In [None]:
pip install transformers datasets peft accelerate bitsandbytes
pip install -U bitsandbytes

In [20]:
import os
import sys
import argparse
import json
import warnings
import logging
warnings.filterwarnings("ignore")

from peft import PeftModel
from transformers import AutoModelForCausalLM, AutoTokenizer, BitsAndBytesConfig
import cred
import torch
from transformers import GenerationConfig
from datasets import load_dataset, load_from_disk
import transformers, datasets
from peft import (
    prepare_model_for_kbit_training,
    LoraConfig,
    get_peft_model,
    get_peft_model_state_dict,
)

In [3]:
# model_name = "NousResearch/Llama-2-7b-chat-hf"
model_name = "TinyLlama/TinyLlama-1.1B-Chat-v1.0"

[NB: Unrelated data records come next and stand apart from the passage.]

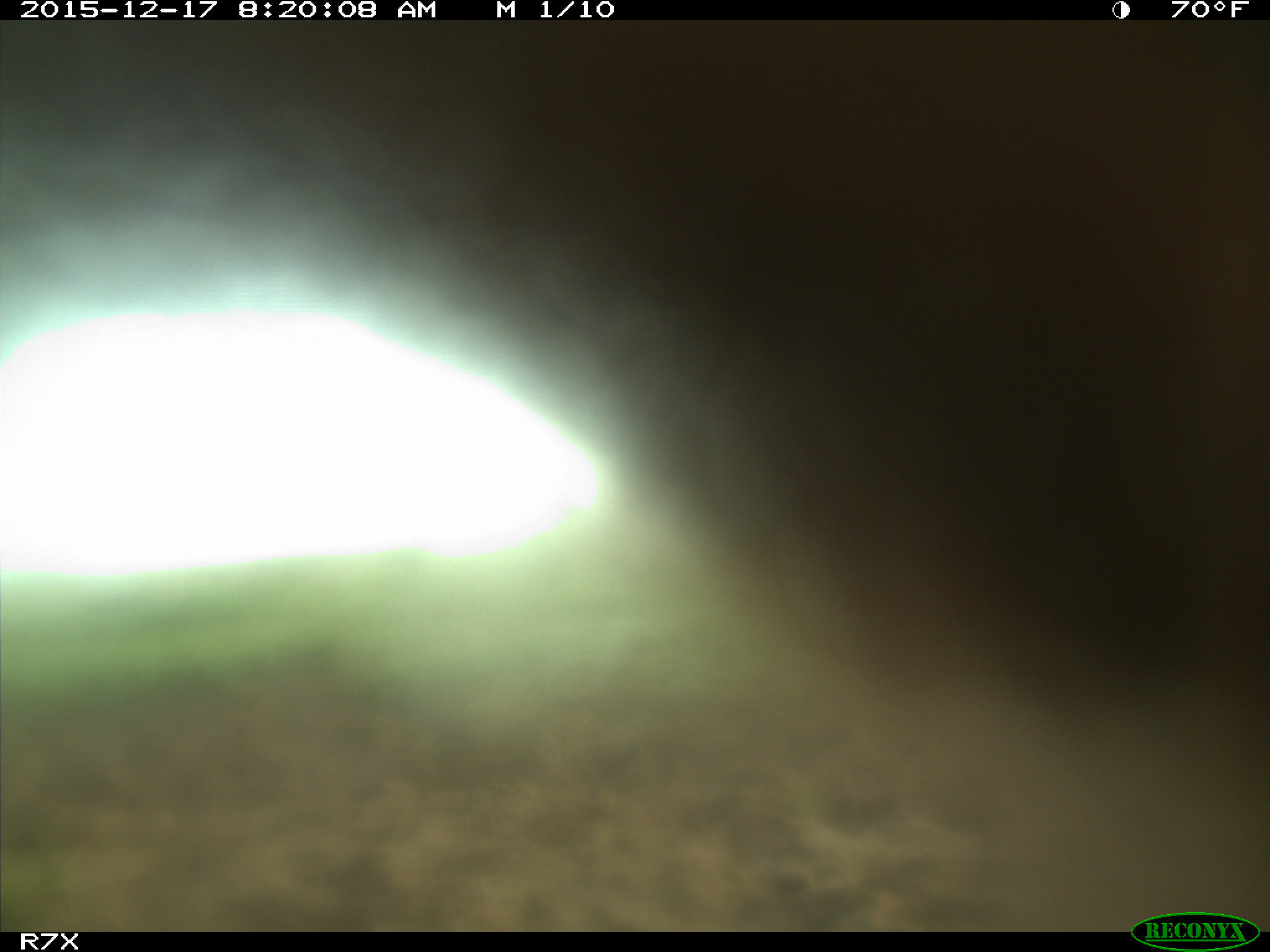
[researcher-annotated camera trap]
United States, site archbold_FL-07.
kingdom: Animalia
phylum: Chordata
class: Mammalia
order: Artiodactyla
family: Bovidae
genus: Bos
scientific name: Bos taurus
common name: domestic cow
Bos taurus (domestic cow).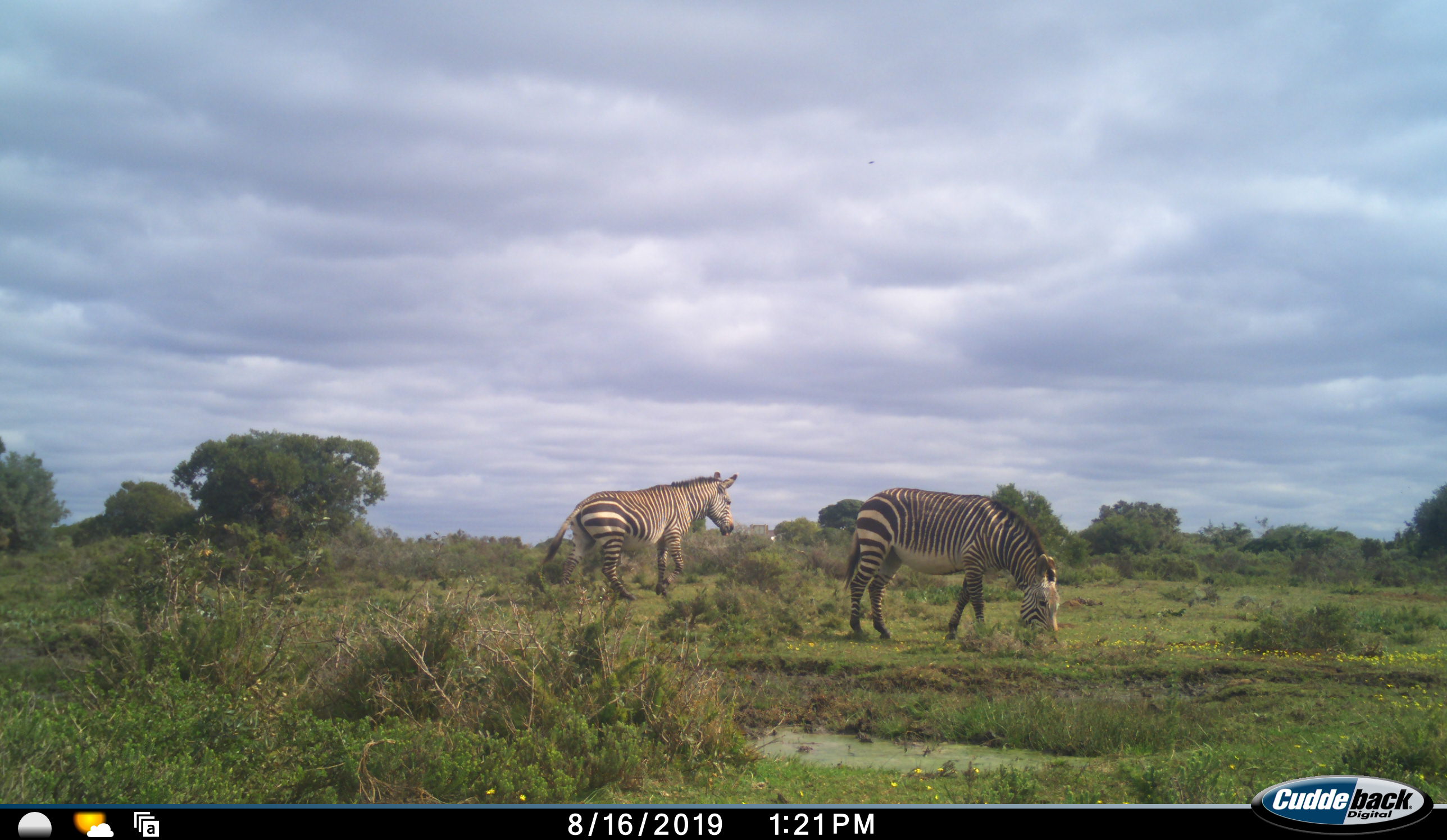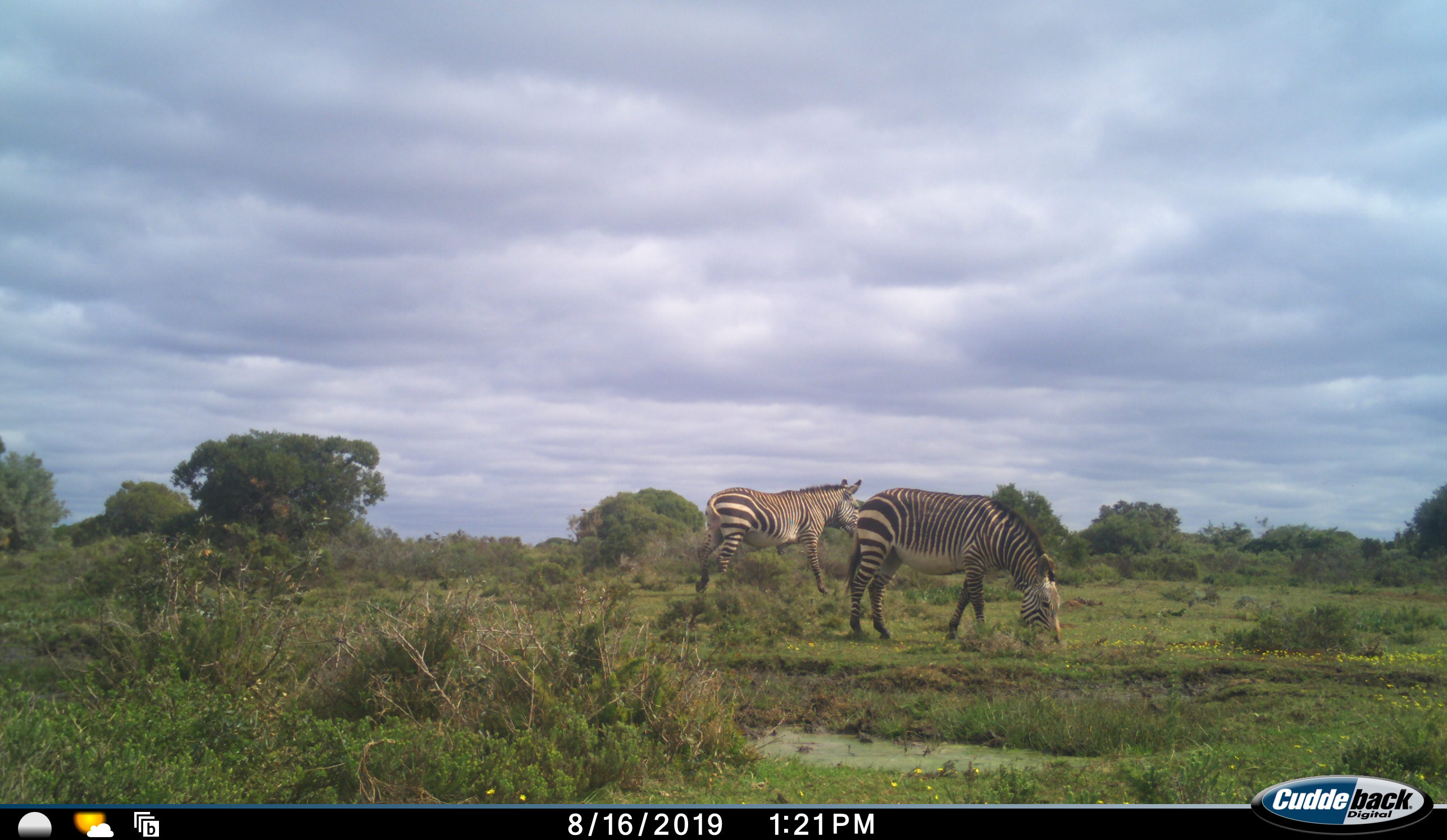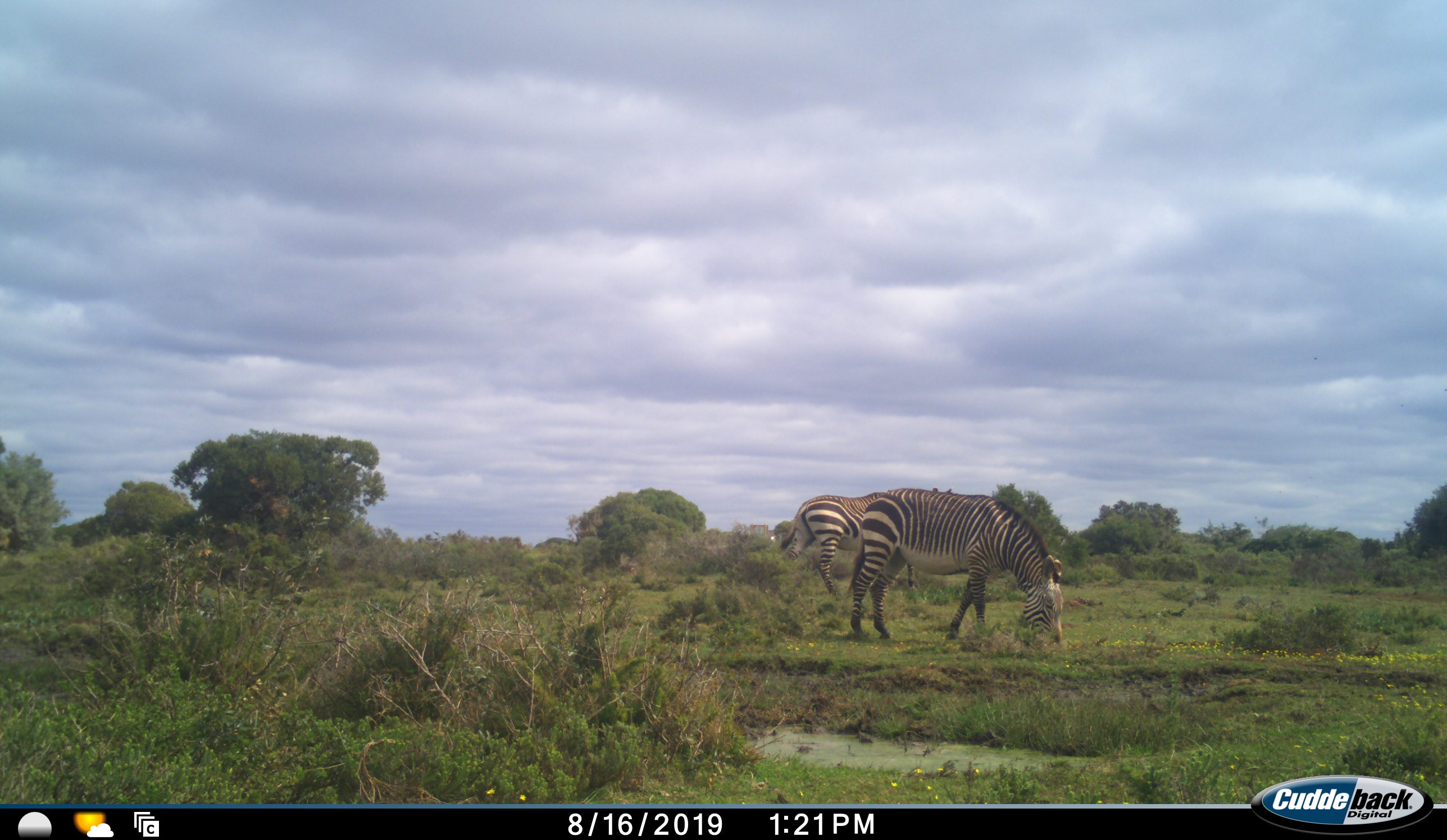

tokenizer = AutoTokenizer.from_pretrained(model_name, token=cred.keys['HuggingFace_API_KEY'])
model = AutoModelForCausalLM.from_pretrained(
        model_name, 
        token=cred.keys['HuggingFace_API_KEY'], 
    )

CUTOFF_LEN = 512  # Or 1024/2048 depending on your memory and use case

In [None]:
""" It is recommmended NOT to change codes in this cell """

# 生成訓練資料
def generate_training_data(data_point):
    """
    (1) Goal:
        - This function is used to transform a data point (input and output texts) to tokens that our model can read

    (2) Arguments:
        - data_point: dict, with field "instruction", "input", and "output" which are all str

    (3) Returns:
        - a dict with model's input tokens, attention mask that make our model causal, and corresponding output targets

    (3) Example:
        - If you construct a dict, data_point_1, with field "instruction", "input", and "output" which are all str, you can use the function like this:
            formulate_article(data_point_1)

    """
    # construct full input prompt
    prompt = f"""\
[INST] <<SYS>>
You are a helpful assistant and good at writing Tang poem. 你是一個樂於助人的助手且擅長寫唐詩。
<</SYS>>

{data_point["instruction"]}
{data_point["input"]}
[/INST]"""
    # count the number of input tokens
    len_user_prompt_tokens = (
        len(
            tokenizer(
                prompt,
                truncation=True,
                max_length=CUTOFF_LEN + 1,
                padding="max_length",
            )["input_ids"]
        ) - 1
    )
    # transform input prompt into tokens
    full_tokens = tokenizer(
        prompt + " " + data_point["output"] + "</s>",
        truncation=True,
        max_length=CUTOFF_LEN + 1,
        padding="max_length",
    )["input_ids"][:-1]
    return {
        "input_ids": full_tokens,
        "labels": [-100] * len_user_prompt_tokens
        + full_tokens[len_user_prompt_tokens:],
        "attention_mask": [1] * (len(full_tokens)),
    }

# 進行生成回覆的評估
def evaluate(instruction, generation_config, max_len, input="", verbose=True):
    """
    (1) Goal:
        - This function is used to get the model's output given input strings

    (2) Arguments:
        - instruction: str, description of what you want model to do
        - generation_config: transformers.GenerationConfig object, to specify decoding parameters relating to model inference
        - max_len: int, max length of model's output
        - input: str, input string the model needs to solve the instruction, default is "" (no input)
        - verbose: bool, whether to print the mode's output, default is True

    (3) Returns:
        - output: str, the mode's response according to the instruction and the input

    (3) Example:
        - If you the instruction is "ABC" and the input is "DEF" and you want model to give an answer under 128 tokens, you can use the function like this:
            evaluate(instruction="ABC", generation_config=generation_config, max_len=128, input="DEF")

    """
    # construct full input prompt
    prompt = f"""\
[INST] <<SYS>>
You are a helpful assistant and good at writing Tang poem. 你是一個樂於助人的助手且擅長寫唐詩。
<</SYS>>

{instruction}
{input}
[/INST]"""
    # 將提示文本轉換為模型所需的數字表示形式
    inputs = tokenizer(prompt, return_tensors="pt")
    input_ids = inputs["input_ids"]
    # 使用模型進行生成回覆
    generation_output = model.generate(
        input_ids=input_ids,
        generation_config=generation_config,
        return_dict_in_generate=True,
        output_scores=True,
        max_new_tokens=max_len,
    )
    # 將生成的回覆解碼並印出
    for s in generation_output.sequences:
        output = tokenizer.decode(s)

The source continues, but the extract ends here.